Marie-Louise de Bourbon-Parme (1751-1819), petite fille de Louis XV (fig.1), était très attachée à son cousin le roi Louis XVI ; en signe d'affection, il lui fît parvenir chaque année pendant plus de vingt ans de nombreux objets en porcelaine de Sèvres. Charles IV avait épousée Marie-Louise en 1765, ils devinrent roi et reine d'Espagne en 1788 à la mort de Charles III. De multiples liens unissaient les deux familles royales. Les deux monarques descendaient directement de Louis XIV par l'intermédiaire de Philippe V d'Espagne, par ailleurs leurs deux mères, Marie-Joseph de Saxe et Marie-Amélie de Saxe étaient sœurs.

 

 

IDENTIFICATION DES CANDELABRES

 

Les archives du Ministère des affaires Etrangères relèvent les nombreux présents envoyés en Espagne par Louis XVI. La brièveté des descriptions rend difficile les identifications avec des objets connus. La plupart des mentions correspondent à des « vases » ou des « cabarets », difficilement reconnaissables.

 

Il est pourtant intéressant de noter en 1785 la description de « deux vases jonquilles » ( 2 vases riches en arabesque figures orientalles monté en bronze doré d'or moulu au mat) et « deux vases en arabesque » ( deux autres vases sujet pastoralle colorié en arabesque à figures  et ornements coloriés monté richement décrits en 1788 chacun pour 3240 livres chaque paire).

 

 

Toutes aussi lacunaires sont les descriptions de candélabres ou girandoles dans les archives de la Manufacture de Sèvres, ne simplifiant pas les rapprochements avec les objets aujourd'hui conservés. On trouve cependant quatre mentions successives entre 1785 et 1796. Les prix cités s'entendent par objet et non par paire, il semble également possible qu'au moins une paire de candélabres soient décrits deux fois. Il est en effet fait mention de deux candélabres rendus en l'an II (1794-1795), il pourrait s'agit de ceux vendus une première fois en 1791-1792 et revendus ensuite en vendémiaire an III (septembre-octobre1794) au marchand Empaytaz . Cette hypothèse implique la réalisation de deux paires de candélabres identiques, hypothèse renforcée par la fabrication de deux socles décrits en 1785 à la Manufacture : « quatre piédestaux pour les figures candélabres beau bleu arabesque en or ». Deux paires de candélabres ont probablement été réalisées, l'une en 1785 et l'autre en 1791-1792. Cette seconde paire, nous l'avons vu, est bien celle rendue en 1794 ou 1795 (an II) et probablement celle très bien décrite, revendue également en l'an III (1794) : « une paire de girandoles, figures en biscuit à trois candélabres, socle de porcelaine bleue compris les frais de raccommodage par Thomire 6500 livres » au marchand Empaytaz.

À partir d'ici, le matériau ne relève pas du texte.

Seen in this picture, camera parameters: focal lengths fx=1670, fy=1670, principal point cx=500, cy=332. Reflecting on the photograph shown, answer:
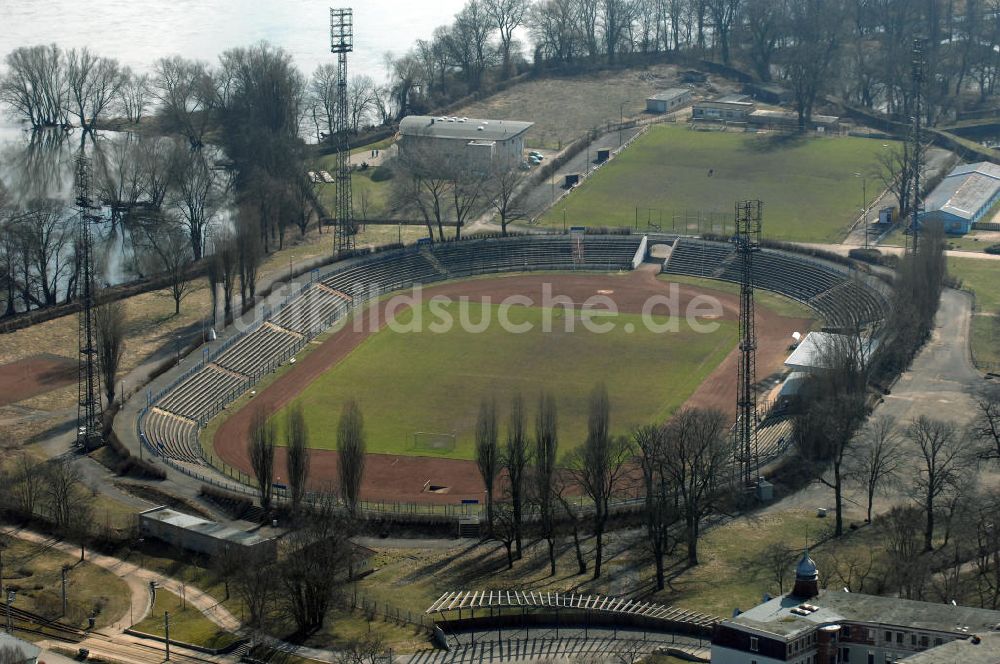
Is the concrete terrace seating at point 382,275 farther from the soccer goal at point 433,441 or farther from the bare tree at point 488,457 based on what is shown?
the bare tree at point 488,457

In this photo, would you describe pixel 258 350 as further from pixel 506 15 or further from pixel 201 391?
pixel 506 15

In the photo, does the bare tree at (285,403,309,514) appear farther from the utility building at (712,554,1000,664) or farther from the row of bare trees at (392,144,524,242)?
the row of bare trees at (392,144,524,242)

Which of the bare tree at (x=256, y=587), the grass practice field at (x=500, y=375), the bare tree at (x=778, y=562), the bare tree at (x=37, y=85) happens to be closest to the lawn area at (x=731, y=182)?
the grass practice field at (x=500, y=375)

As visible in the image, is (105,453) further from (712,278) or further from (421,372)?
(712,278)

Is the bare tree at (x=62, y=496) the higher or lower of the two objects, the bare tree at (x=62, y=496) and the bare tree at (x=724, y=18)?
the lower

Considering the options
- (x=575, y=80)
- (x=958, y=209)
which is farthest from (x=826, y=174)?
(x=575, y=80)

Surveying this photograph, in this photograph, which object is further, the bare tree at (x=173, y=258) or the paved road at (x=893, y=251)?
the paved road at (x=893, y=251)

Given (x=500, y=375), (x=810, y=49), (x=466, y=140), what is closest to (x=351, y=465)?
(x=500, y=375)
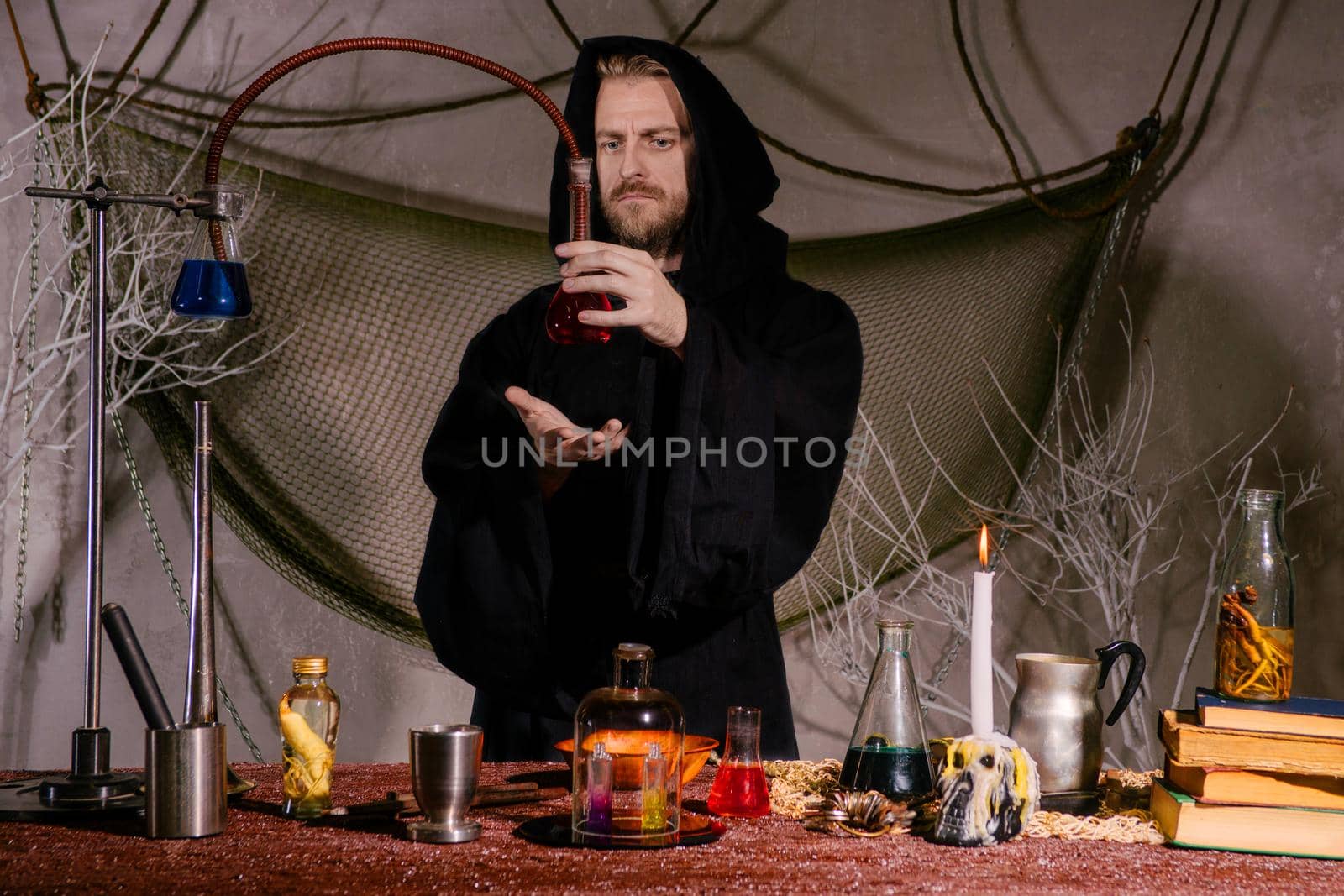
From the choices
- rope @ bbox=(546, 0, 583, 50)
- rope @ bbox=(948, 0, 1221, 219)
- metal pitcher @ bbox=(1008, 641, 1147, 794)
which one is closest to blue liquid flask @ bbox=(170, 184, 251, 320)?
metal pitcher @ bbox=(1008, 641, 1147, 794)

En pleine période de dévaluation de la livre la somme de 6500 livres très nettement supérieure au 4800 livres précédentes ne doit cependant pas surprendre. De plus, à l'appui de cette identification et à l'aide d'un raisonnement a contrario, les candélabres vendus entre le 22 décembre 1790 et le 10 janvier 1791 sont sans grand doute possible ceux encore aujourd'hui conservés à Madrid au Palais Royal (P. Verlet, Les bronzes dorés français du XVIIIe siècle, Paris, 1987, p.47, fig.41) et illustrés ci-dessous (fig.3)

 

 

Deux hypothèses sont donc bien envisageable. La première consiste en un achat des deux candélabres au prix de 2400 livres chacun soit 4800 livres lors des ventes de décembre au château de Versailles par le comte de Vergennes pour le Ministère des Affaires Etrangères au mois de décembre 1785. Louis XVI ordonne immédiatement leur envoi en Espagne, les archives parlent de « deux candélabres ou girandoles » en cadeau pour ses étrennes à la princesse des Asturies (Arch. Min. des aff. Etr., P2090, f.41-42)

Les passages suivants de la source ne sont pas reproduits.